La vision d'un tel film nous apporte deux nouvelles, une bonne et une mauvaise. La bonne, c'est qu'il existe quand même un cinéma dans la dernière dictature stalinienne du globe. La mauvaise, c'est que ce pauvre nanard à l'intrigue aussi épaisse que la ration alimentaire quotidienne d'un Nord-Coréen a attiré 8 millions de spectateurs, ce qui, rapporté à la population de la République populaire démocratique de Corée, correspond aux 20 millions de Français qui sont allé voir "Titanic" en salles.
Si on considère ce film au second degré, on peut le prendre, plus que comme une excursion dans une lointaine contrée, comme un voyage dans le temps, un retour vers une Bordurie orientale, où les fillettes s'extasient devant du caramel de pomme de terre, où quand des lycéens remplacent une pauvre cheminée ils s'écrient spontanément "Vive la thermodynamique", et où la berceuse préférée de l'héroïne fait référence non aux moustaches de Plekszy-Gladz, mais au chemin emprunté par "notre Cher Général" pour rejoindre le front.
Ouvrage de propagande, premier film exfiltré vers les écrans occidentaux, "Le Journal d'une jeune Nord-Coréenne" enjolive certainement la réalité vécue par le peuple d'un pays où il y a un téléphone pour 0,04 habitant. Pourtant, involontairement, il montre l'état d'arriération du pays : l'usine où travaille le père semble dater du XIX° siècle, les ordinateurs utilisent au mieux Windows 95, et la première catastrophe domestique qui s'abat sur le pauvre foyer est causée par une installation électrique comme on en voyait dans les années 30 en France.
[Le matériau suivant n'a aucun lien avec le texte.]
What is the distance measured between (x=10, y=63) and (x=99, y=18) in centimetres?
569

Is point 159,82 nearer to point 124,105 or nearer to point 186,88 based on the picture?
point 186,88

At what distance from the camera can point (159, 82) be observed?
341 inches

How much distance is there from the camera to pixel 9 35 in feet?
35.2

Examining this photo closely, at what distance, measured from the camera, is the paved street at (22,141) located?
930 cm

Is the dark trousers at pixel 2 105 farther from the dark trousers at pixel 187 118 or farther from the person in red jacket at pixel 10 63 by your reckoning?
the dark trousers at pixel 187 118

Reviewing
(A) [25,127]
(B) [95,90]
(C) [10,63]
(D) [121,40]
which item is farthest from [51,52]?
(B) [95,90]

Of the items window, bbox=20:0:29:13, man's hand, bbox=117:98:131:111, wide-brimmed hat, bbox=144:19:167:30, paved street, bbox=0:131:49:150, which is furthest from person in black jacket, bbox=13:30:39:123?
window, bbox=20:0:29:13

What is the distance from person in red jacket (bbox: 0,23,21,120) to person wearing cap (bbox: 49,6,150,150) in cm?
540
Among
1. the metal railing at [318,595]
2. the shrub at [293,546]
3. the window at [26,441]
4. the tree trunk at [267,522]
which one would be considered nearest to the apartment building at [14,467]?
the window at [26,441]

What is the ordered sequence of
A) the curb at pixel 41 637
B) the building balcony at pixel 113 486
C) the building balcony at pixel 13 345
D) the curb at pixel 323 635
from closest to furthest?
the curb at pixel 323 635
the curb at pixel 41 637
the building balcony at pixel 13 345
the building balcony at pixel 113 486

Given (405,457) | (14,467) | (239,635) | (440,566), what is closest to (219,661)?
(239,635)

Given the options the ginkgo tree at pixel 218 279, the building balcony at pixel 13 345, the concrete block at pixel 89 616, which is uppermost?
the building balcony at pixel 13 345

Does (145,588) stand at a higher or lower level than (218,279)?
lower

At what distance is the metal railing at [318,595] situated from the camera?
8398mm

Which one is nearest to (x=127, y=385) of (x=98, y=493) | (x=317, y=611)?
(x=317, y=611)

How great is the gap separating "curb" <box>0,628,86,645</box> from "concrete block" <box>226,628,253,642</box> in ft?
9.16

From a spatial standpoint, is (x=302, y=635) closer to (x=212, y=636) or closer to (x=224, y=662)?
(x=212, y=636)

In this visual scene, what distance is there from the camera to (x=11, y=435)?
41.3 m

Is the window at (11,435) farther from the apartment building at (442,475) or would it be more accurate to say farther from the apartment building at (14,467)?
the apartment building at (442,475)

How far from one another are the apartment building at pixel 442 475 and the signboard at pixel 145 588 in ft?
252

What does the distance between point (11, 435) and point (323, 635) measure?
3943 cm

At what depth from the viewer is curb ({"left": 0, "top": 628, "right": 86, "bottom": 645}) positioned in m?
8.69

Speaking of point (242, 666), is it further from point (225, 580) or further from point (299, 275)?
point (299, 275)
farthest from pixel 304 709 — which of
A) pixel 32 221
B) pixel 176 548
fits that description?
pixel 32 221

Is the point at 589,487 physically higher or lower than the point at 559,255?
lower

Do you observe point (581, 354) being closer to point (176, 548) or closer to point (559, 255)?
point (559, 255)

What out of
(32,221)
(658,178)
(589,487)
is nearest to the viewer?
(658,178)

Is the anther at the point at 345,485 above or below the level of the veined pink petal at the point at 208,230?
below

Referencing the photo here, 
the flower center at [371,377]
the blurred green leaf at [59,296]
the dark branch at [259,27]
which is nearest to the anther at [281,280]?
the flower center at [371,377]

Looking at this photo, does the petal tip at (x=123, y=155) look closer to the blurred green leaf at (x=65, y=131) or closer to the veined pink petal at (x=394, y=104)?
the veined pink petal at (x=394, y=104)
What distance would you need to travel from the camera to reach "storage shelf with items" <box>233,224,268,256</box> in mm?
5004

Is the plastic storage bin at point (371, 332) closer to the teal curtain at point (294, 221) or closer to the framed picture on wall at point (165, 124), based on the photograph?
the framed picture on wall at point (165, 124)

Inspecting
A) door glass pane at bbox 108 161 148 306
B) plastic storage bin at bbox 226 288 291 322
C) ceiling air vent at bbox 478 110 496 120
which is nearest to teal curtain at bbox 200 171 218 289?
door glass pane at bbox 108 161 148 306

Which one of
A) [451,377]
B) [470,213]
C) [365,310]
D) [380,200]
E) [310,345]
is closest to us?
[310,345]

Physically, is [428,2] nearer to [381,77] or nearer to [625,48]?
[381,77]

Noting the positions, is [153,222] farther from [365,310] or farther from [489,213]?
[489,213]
D'un point de vue cinématographique, on ne s'interroge pas comme Godard pour savoir si le traveling est une question de morale : visiblement, c'est surtout une question d'absence de moyens. Le stalinisme originel, celui de l'U.R.S.S., avait vu fleurir le cinéma d'Eisenstein, de Dziga Vertov ou de Kalatozov. Là, rien de semblable, juste un mélange du calendrier des postes (abus de coucher de soleil et de filtres orangés sur la mer) et d'"Olive et Tom" pour l'héroïque partie de football scientifiques-ouvriers pour célébrer l'invention paternelle de l'automatisation, avec une inspiration du côté du générique de "La petite Maison dans la prairie" pour filmer au ralenti Soo-Ryon dans un champ de paquerettes, histoire d'illustrer sa joie à l'idée de quitter sa pauvre masure pour un appartement dans une barre socialiste.
Mais le pire apparaît si on lit le scénario au premier degré, notamment quand on sait que le Cher Leader en a supervisé l'écriture : récit édifiant, "Le Journal d'une jeune Nord-Coréenne" présente le point de vue d'une jeune fille qui regrette l'absence de son père (et de sa soeur qui rêve que son ballon de foot -sport où excellait son père- lui rentre dans la bouche et qu'elle sent son ventre gonfler, mon psy adorerait !), avant qu'elle ne se rende compte que ces souffrances étaient justifiées puisqu'elles avaient pour contrepartie l'élévation de la productivité.
Nulle trace de police politique, nul milicien à l'écran ; au contraire, que des cadres du parti, des professeurs et des infirmières bienveillantes. Pas besoin de flics dehors, puisqu'ils sont dans les têtes. Ainsi, quand une camarade de classe évoque la honte que représente le travail inutile du père de Soo-Ryon, celle-ci la défie sur trois tours de piste pour laver l'affront, ce qui nous vaut un final au ralenti avec des râles dignes d'un film X du plus bel effet.
Au-delà de la curiosité devant ce summum de kitscherie, le sentiment qui prévaut (avec l'ennui, à partir de moment où on se désintéresse de l'enjeu dérisoire de l'intrigue) est celui du malaise devant ce totalitarisme quotidien et intériorisé ; le cinéma, même asservi à des fins de propagande, permet aussi de rendre compte de ces réalités-là.